Why anarchy has come to America

Nov 27, 2021 by

by Mary Harrington, UnHerd:

Public order has been sacrificed on the altar of empathy.

As Britain is only a distant province of America’s soft-power empire, it’s been relatively easy to turn the volume down on Kyle Rittenhouse discourse. Even so, it’s been unsettling to watch the same events assembled into two irreconcilable stories.

In one, a white supremacist shot anti-racism protesters in cold blood, and was acquitted because of his skin colour. In the other, a teenager tried to defend a community from violence, and ended up shooting two criminal lunatics in self-defence.

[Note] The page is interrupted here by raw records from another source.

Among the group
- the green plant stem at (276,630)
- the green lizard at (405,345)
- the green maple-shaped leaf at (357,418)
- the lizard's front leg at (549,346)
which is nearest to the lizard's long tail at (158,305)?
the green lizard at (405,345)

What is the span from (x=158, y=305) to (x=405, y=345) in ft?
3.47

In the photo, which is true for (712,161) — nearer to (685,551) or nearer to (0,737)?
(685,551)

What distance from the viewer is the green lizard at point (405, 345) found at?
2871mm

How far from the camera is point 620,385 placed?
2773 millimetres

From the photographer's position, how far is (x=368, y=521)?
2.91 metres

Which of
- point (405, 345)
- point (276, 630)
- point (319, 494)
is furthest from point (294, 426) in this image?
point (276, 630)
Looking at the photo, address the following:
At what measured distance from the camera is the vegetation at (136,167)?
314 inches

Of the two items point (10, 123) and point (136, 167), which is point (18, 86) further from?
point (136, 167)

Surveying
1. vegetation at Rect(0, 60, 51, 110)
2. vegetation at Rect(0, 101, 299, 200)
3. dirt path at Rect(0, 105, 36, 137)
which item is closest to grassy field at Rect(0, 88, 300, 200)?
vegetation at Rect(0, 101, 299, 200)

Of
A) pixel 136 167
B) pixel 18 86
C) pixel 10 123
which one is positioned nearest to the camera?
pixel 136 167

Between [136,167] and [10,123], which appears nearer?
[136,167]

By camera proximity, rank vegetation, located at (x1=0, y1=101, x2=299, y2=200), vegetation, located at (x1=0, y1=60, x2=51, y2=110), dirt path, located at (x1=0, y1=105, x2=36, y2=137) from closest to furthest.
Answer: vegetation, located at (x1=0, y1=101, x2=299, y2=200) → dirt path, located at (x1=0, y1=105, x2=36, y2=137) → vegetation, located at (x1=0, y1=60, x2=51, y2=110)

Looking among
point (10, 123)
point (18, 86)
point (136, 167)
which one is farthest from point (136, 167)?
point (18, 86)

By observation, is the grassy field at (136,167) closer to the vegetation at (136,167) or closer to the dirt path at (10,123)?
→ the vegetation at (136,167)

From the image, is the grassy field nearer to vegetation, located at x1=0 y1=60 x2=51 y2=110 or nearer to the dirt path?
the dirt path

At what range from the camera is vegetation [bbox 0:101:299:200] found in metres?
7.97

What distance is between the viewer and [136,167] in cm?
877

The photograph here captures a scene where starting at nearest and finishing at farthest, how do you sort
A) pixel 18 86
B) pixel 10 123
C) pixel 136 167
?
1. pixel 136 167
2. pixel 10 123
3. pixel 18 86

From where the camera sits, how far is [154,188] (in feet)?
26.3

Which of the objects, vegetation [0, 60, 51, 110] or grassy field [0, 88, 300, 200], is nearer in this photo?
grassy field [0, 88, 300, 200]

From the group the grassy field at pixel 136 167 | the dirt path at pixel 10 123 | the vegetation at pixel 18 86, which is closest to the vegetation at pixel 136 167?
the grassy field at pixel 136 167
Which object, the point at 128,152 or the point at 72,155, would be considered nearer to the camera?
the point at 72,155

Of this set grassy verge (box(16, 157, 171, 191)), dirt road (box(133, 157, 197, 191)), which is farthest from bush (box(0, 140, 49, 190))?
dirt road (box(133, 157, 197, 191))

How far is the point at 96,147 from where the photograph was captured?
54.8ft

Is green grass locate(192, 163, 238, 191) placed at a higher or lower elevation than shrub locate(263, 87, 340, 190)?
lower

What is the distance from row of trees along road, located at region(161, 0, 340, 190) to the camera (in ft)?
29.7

But why are these stories so irreconcilable? It’s a good rule of thumb that where people find it impossible to agree, it’s usually because there’s a fundamental difference in their assumptions about the world.

The Rittenhouse argument is just such a case. It’s powered by a profound disagreement about human nature: one that fuels many of the most intractable modern culture wars, from Mumsnet bunfights about babycare to arguments about classroom discipline and what the police force is for.

Are humans naturally good given the right circumstances? Or are we flawed and in need of threats and guidelines to keep us on the straight and narrow? The split is a legacy of radical ideas stretching back to the revolutionary 18th century.